Difficultly in using multiple disks: Often multiple disks are used to spread the load of writes/reads. InnoDB supports a DATA DIRECTORY configuation, but it has to be configured per table. What is worse is that it needs to be configured per partition. This increaes the operator complexity to maintain partitions. Postgres solves this using tablespaces and makes it really easy to use one or more disks.
In addition to resolving the above shotcomings…
Aggregation tables are back: Aggregation tables are where we track and record history of changes over time. This includes prefix counts by peer and family, advertisements and withdrawals by router/peer/asn/prefix, originating ASN prefix counts by family, etc. These tables were disabled by default in MySQL because the performance with more than 60,000,000 prefixes resulted in very poor InnoDB performance on full-table scans. In other words, it would take more than 30 minutes to generate the aggregations. We can now do this in just a few minutes with Postgres.
Better scale: The current RouteViews data set (demo) has over 141,000,000 prefixes being monitored and over 175,600,000 advertisements/withdrawals logged per day. Postgres and TimescaleDB perform well enough to keep up with this scale while supporting the complex aggregations, using less than 64GB RAM and less than 24 vCPU’s on a single server. The server does have two 1TB SSD disks.
Customizable retention policies: TimescaleDB provides a simple method to purge old data, such as SELECT drop_chunks(interval '3 months', 'conditions');.
This enables simple cron or pg_agent events to maintain the desired retention.
Array datatype: Postgres supports an array datatype to enable AS PATH and communities to be arrays instead of a string.
INET datatype: This is far better than the mysql varbinary type used to store the ip address. GIST indexing supports prefix aware queries (e.g. find prefix 10.10.10.10) that would otherwise not be possible in MySQL.
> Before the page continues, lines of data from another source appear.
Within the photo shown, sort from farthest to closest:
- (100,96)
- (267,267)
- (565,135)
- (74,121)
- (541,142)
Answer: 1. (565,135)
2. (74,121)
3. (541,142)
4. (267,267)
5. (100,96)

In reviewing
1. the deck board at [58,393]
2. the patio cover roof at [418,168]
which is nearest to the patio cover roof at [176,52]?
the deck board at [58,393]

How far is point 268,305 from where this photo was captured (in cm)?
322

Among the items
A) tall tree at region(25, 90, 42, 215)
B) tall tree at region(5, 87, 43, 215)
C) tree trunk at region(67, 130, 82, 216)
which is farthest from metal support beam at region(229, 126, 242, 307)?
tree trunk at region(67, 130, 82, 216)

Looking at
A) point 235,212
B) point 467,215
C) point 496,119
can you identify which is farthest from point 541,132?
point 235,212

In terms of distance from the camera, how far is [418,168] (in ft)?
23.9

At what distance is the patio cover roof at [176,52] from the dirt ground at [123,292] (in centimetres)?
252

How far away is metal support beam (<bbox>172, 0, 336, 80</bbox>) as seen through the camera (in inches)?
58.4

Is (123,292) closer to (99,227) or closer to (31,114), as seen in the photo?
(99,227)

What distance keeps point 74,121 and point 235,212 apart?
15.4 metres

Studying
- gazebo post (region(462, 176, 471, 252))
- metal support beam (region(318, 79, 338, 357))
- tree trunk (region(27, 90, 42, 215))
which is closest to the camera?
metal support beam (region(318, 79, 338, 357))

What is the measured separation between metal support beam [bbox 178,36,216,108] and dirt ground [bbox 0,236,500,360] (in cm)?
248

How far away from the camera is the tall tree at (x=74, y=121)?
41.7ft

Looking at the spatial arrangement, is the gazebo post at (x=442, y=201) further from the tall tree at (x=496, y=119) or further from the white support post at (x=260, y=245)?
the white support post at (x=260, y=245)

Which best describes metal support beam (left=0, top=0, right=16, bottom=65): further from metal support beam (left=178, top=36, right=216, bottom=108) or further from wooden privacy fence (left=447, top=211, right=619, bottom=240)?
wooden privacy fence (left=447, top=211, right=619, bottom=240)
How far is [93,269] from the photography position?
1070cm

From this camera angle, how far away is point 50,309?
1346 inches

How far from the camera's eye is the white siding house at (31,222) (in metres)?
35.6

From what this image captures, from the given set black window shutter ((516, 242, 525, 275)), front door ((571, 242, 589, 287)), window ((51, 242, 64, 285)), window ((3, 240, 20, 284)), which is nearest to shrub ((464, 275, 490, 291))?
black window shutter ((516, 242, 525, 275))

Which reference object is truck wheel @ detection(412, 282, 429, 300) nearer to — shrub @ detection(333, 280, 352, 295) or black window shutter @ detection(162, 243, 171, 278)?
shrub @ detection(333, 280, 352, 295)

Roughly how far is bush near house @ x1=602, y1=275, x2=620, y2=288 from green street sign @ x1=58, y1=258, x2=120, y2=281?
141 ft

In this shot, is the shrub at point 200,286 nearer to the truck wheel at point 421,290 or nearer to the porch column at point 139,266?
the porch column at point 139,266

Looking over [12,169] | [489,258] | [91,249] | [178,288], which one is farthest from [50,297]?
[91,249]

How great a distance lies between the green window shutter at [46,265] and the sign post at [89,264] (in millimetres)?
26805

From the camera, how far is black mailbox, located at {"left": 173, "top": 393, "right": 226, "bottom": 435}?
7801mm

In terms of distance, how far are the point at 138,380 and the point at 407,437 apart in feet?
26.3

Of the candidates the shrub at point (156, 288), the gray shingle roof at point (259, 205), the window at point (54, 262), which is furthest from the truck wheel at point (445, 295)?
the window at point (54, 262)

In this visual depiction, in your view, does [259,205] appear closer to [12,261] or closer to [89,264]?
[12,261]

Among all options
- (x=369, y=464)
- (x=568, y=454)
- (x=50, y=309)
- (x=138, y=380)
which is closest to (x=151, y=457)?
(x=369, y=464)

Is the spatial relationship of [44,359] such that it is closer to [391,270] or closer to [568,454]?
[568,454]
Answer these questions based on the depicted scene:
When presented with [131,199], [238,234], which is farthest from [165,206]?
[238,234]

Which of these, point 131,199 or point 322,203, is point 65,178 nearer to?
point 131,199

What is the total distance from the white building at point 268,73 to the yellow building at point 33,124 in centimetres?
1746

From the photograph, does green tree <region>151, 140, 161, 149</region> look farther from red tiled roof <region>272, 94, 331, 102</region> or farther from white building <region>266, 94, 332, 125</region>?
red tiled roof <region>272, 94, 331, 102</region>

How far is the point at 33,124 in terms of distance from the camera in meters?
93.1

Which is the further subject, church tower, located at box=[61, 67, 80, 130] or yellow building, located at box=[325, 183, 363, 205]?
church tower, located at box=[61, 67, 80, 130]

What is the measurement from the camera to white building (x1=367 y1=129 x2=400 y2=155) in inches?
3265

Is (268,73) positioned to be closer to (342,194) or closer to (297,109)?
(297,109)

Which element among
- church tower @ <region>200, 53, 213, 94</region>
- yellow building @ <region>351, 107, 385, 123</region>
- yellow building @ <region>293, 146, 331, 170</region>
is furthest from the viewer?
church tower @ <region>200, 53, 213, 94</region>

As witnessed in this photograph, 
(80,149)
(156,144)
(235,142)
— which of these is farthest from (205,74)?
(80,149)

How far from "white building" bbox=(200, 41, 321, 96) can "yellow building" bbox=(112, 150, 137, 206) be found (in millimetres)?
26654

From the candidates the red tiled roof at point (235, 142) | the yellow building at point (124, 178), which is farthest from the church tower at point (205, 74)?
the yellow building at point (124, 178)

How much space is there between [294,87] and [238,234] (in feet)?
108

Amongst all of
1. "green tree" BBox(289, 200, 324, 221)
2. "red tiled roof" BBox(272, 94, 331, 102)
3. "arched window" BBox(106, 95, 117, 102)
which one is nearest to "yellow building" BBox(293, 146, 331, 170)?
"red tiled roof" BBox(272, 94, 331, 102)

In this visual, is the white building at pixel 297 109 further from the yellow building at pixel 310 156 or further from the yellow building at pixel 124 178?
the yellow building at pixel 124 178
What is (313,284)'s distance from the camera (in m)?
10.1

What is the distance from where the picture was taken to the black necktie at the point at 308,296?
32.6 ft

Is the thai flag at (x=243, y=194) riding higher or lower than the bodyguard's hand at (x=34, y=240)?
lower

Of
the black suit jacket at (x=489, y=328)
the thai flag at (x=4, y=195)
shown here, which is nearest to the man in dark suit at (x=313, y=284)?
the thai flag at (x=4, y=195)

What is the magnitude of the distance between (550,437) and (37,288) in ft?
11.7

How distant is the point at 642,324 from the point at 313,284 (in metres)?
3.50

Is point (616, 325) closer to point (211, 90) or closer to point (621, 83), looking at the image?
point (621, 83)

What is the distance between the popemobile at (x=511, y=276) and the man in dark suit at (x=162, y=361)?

Better JSON support: While MySQL has minimal support, Postgres has better support of native JSON. JSON datatypes can be indexed on the JSON field if/when needed. This makes it possible to store JSON within a single field/column supporting extraction and indexing on individual JSON objects.
Peer states: If the router does not support/implement a delay (initial delay) between router INIT and PEER UP messages, the MySQL consumer could process the PEER UP after the updates. This results in some peers showing incorrect states. This has been fixed with the Postgres consumer.
Prefix History: The MySQL consumer logged history to path_attr_log and withdrawn_log tables. path_attr_log
log table only contained history if the prefix had an atribute change. While this saved on some space, it resulted
in confusion with tracking withdrawal and subsequent advertisements. This has changed with the Postgres consumer.
There is now a signle table ip_rib_log that contains both advertisements and withdrawals. Duplicate advertisements with
the same attributes will be suppressed only if the previous was not a withdrawal. This results in a natural
log of prefix history by suppressing route-refresh noise while maintaining high fidelity (microsecond granularity).
Table/Schema Changes: Many any of the tables have been modified for postgres datatypes. Some of the tables have been renamed for better clarity.